● Extrait du document
Mais attendu, d'abord, que c'est à bon droit que la cour d'appel a décidé que l'incarcération du salarié n'entraînait aucune interruption ni suspension du délai prévu par l'article L. 122-44 du Code du travail ;

Et attendu, ensuite, que si l'exercice de poursuites pénales à l'encontre du salarié empêche la prescription prévue à l'article L. 122-44 du Code de travail de courir, c'est à la condition qu'elles concernent le fait reproché au salarié et susceptible de justifier contre lui une sanction disciplinaire ; que tel n'est pas le cas dans l'hypothèse où les poursuites pénales concernent une infraction commise en dehors de l'entreprise et dans le cadre de la vie personnelle du salarié, l'employeur n'entendant invoquer que l'altération portée à son image de marque par cette infraction ;

D'où il suit que le moyen n'est pas fondé ;

Sur le deuxième moyen : (sans intérêt) ;

Sur le troisième moyen : (sans intérêt) ;

Sur le quatrième moyen : (sans intérêt) ;

PAR CES MOTIFS :

REJETTE le pourvoi.


Synthèse
Formation : Chambre sociale
Numéro d'arrêt : 95-42715
Date de la décision : 10/03/1998
Sens de l'arrêt : Rejet
Type d'affaire : Sociale

Analyses

CONTRAT DE TRAVAIL, EXECUTION - Employeur - Pouvoir disciplinaire - Sanction - Conditions - Engagement des poursuites - Prescription - Délai - Interruption - Incarcération du salarié (non) .

CONTRAT DE TRAVAIL, EXECUTION - Employeur - Pouvoir disciplinaire - Sanction - Conditions - Engagement des poursuites - Prescription - Délai - Suspension - Incarcération du salarié (non)

● Exercice écrit 1
Reproduisez tout le passage de l'arrêt allant de « D'où il suit » jusqu'à « REJETTE le pourvoi. ».
● Exercice écrit 2
D'après l'arrêt, l'incarcération du salarié interrompt-elle ou suspend-elle le délai prévu par l'article L. 122-44 du Code du travail ?
Les enregistrements n'ont aucun rapport avec l'arrêt.

● Données extraites

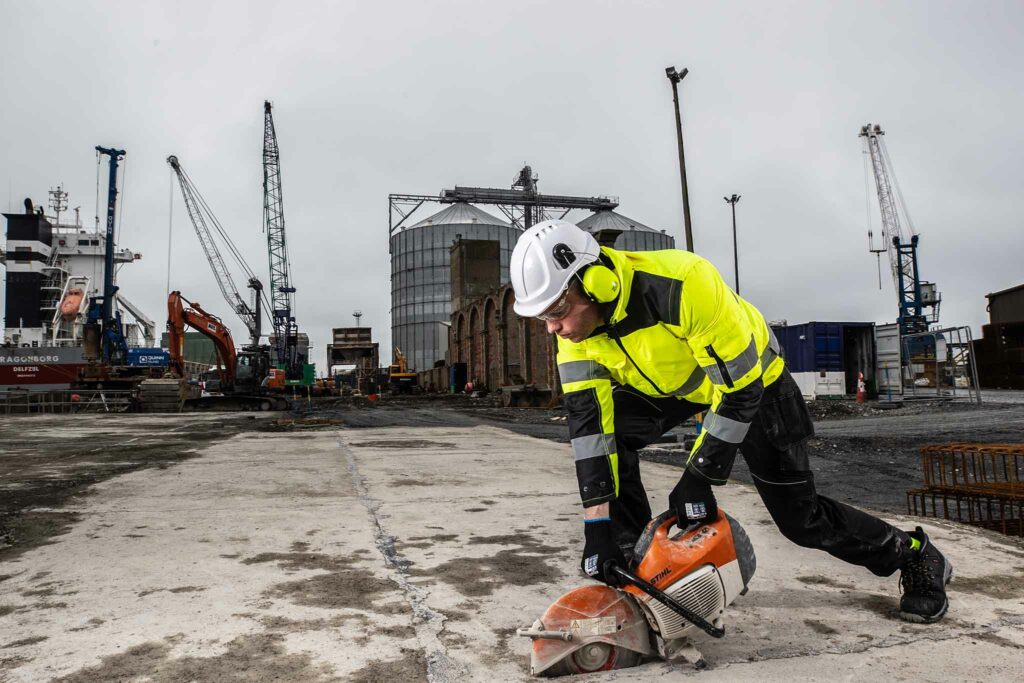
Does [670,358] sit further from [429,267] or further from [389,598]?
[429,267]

...

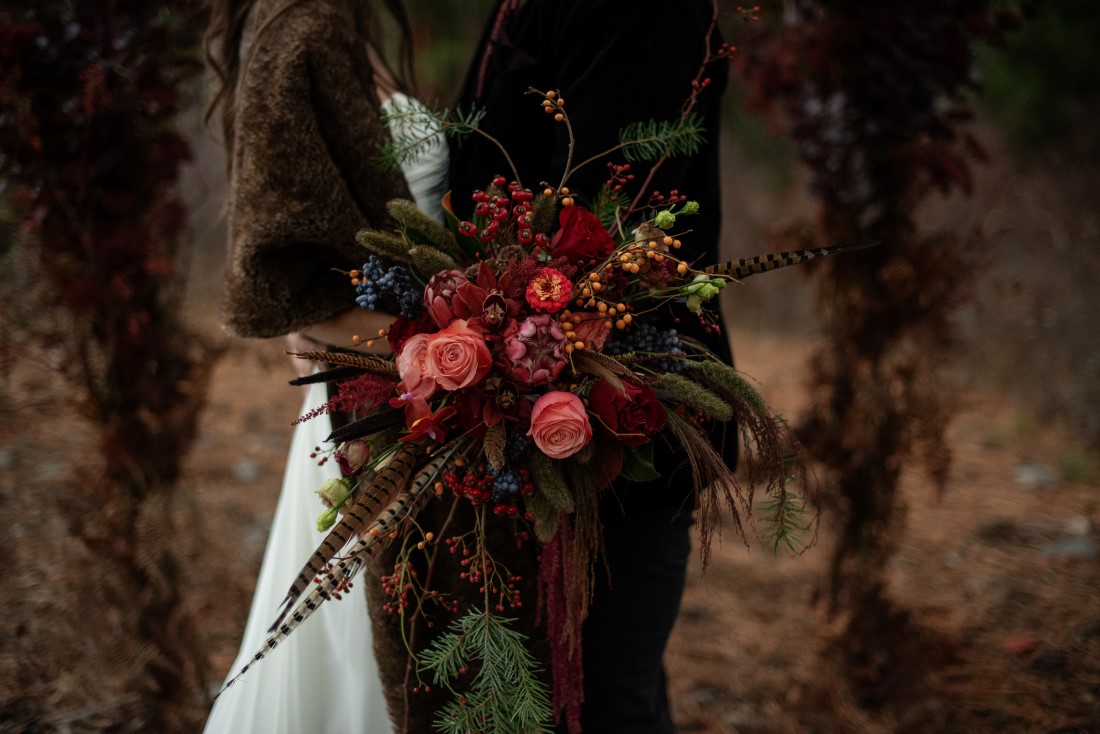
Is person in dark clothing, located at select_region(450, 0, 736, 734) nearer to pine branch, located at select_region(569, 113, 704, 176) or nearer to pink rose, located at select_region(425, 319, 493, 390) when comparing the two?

...

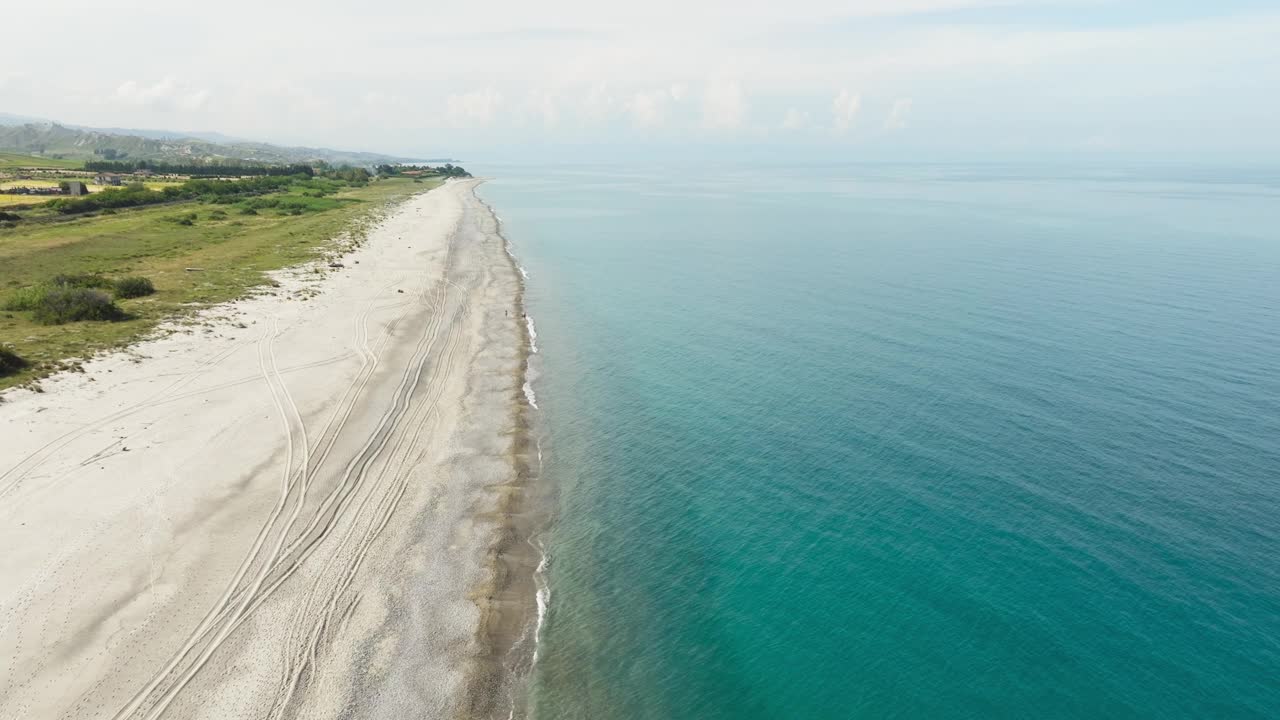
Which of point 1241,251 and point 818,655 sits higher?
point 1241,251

● Réponse complète 1
D'où il suit que le moyen n'est pas fondé ;

Sur le deuxième moyen : (sans intérêt) ;

Sur le troisième moyen : (sans intérêt) ;

Sur le quatrième moyen : (sans intérêt) ;

PAR CES MOTIFS :

REJETTE le pourvoi.

● Réponse complète 2
Non, l'incarcération du salarié n'entraîne ni interruption ni suspension de ce délai.